§ **Records shown**
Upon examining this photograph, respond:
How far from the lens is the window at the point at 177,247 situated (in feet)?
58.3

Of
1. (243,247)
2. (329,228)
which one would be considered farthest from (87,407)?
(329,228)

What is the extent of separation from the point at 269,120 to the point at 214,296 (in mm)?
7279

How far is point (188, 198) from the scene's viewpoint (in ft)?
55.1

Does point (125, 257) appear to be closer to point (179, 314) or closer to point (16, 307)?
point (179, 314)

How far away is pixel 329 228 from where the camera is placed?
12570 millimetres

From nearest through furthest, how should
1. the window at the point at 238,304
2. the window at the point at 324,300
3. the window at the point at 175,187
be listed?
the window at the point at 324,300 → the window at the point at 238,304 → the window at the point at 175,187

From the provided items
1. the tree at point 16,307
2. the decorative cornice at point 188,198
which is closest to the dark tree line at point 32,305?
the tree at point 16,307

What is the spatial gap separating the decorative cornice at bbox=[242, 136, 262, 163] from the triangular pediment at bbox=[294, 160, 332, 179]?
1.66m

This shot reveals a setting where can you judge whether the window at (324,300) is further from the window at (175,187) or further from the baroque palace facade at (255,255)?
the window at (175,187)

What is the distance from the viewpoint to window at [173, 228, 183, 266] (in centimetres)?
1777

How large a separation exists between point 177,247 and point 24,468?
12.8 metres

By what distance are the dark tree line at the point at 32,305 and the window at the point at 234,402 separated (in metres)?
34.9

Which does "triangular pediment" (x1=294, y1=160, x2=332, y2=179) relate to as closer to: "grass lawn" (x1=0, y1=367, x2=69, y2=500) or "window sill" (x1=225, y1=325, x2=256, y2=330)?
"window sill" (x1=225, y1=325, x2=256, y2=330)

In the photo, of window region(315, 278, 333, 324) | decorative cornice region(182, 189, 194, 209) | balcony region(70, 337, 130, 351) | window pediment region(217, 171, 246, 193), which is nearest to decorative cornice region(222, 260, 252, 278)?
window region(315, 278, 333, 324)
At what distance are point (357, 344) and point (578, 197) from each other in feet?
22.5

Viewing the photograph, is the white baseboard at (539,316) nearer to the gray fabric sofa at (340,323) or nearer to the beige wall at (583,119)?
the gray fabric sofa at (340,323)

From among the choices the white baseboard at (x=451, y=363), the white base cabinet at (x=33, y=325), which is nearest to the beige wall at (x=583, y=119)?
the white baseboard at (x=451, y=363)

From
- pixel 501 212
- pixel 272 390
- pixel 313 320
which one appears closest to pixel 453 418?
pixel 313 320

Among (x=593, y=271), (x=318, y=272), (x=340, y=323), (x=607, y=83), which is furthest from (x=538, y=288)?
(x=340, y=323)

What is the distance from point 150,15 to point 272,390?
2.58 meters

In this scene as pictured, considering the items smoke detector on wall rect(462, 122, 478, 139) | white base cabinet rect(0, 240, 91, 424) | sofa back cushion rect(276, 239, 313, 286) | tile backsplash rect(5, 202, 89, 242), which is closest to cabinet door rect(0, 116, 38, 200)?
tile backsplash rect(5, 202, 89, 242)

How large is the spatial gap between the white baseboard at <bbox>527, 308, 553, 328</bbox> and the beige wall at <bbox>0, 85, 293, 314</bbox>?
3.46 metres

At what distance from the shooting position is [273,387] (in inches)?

§ **Requirement**
Return the lines above word for word, from the line with "In this scene" to the line with "3.46 metres", both included.

§ **Answer for the task**
In this scene as pictured, considering the items smoke detector on wall rect(462, 122, 478, 139) | white base cabinet rect(0, 240, 91, 424) | sofa back cushion rect(276, 239, 313, 286) | tile backsplash rect(5, 202, 89, 242), which is closest to cabinet door rect(0, 116, 38, 200)?
tile backsplash rect(5, 202, 89, 242)

How large is the spatial gap between the white baseboard at <bbox>527, 308, 553, 328</bbox> and the beige wall at <bbox>0, 85, 293, 314</bbox>?
3.46 metres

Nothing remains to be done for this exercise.